#### Spatial reasoning dataset excerpts:
########
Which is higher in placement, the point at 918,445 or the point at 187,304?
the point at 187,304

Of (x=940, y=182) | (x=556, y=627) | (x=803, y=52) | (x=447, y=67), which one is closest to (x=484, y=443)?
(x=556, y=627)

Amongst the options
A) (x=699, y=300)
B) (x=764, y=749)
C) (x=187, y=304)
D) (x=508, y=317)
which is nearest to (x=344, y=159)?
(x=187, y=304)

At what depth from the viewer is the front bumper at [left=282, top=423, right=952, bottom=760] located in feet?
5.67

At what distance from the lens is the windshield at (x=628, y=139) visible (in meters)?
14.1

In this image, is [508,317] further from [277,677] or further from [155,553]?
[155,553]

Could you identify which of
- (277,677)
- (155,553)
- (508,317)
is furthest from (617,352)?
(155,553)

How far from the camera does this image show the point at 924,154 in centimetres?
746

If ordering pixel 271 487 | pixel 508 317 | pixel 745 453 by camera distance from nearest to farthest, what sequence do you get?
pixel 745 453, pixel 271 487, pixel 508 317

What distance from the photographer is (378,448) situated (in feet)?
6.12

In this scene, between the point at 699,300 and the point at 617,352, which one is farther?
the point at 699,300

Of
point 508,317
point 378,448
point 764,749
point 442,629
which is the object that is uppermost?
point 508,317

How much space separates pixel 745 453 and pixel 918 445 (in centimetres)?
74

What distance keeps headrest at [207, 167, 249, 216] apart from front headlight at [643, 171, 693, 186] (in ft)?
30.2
########
#### The exercise:
Give the lines from the one containing "In this scene, between" through the end of the rows as a Markdown table with columns No. and Text. Number each line and leave out blank lines.

#### Solution:
| No. | Text |
|---|---|
| 1 | In this scene, between the point at 699,300 and the point at 617,352, which one is farther? |
| 2 | the point at 699,300 |
| 3 | Of |
| 4 | point 508,317 |
| 5 | point 378,448 |
| 6 | point 764,749 |
| 7 | point 442,629 |
| 8 | which is the object that is uppermost? |
| 9 | point 508,317 |
| 10 | How much space separates pixel 745 453 and pixel 918 445 (in centimetres)? |
| 11 | 74 |
| 12 | What distance keeps headrest at [207, 167, 249, 216] apart from front headlight at [643, 171, 693, 186] (in ft)? |
| 13 | 30.2 |